EXTRACTED DATA:
BEGIN
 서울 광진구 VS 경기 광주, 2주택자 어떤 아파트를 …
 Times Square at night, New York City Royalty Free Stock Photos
END
BEGIN
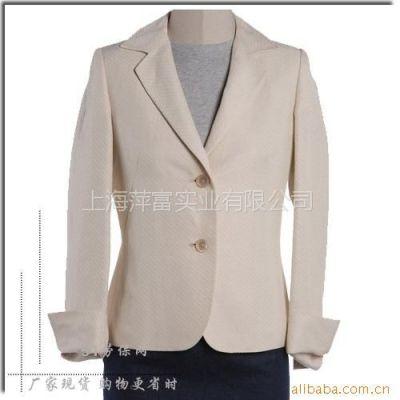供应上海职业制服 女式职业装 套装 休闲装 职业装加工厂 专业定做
END
EXERCISE DESCRIPTION: Your answer should consist solely of the lines above from the line with "서울 광진구 VS 경기 광주, 2주택자 어떤 아파트를 …" to the line with "Times Square at", both included, reproduced exactly.

FINISHED TASK:
 서울 광진구 VS 경기 광주, 2주택자 어떤 아파트를 …
 Times Square at night, New York City Royalty Free Stock Photos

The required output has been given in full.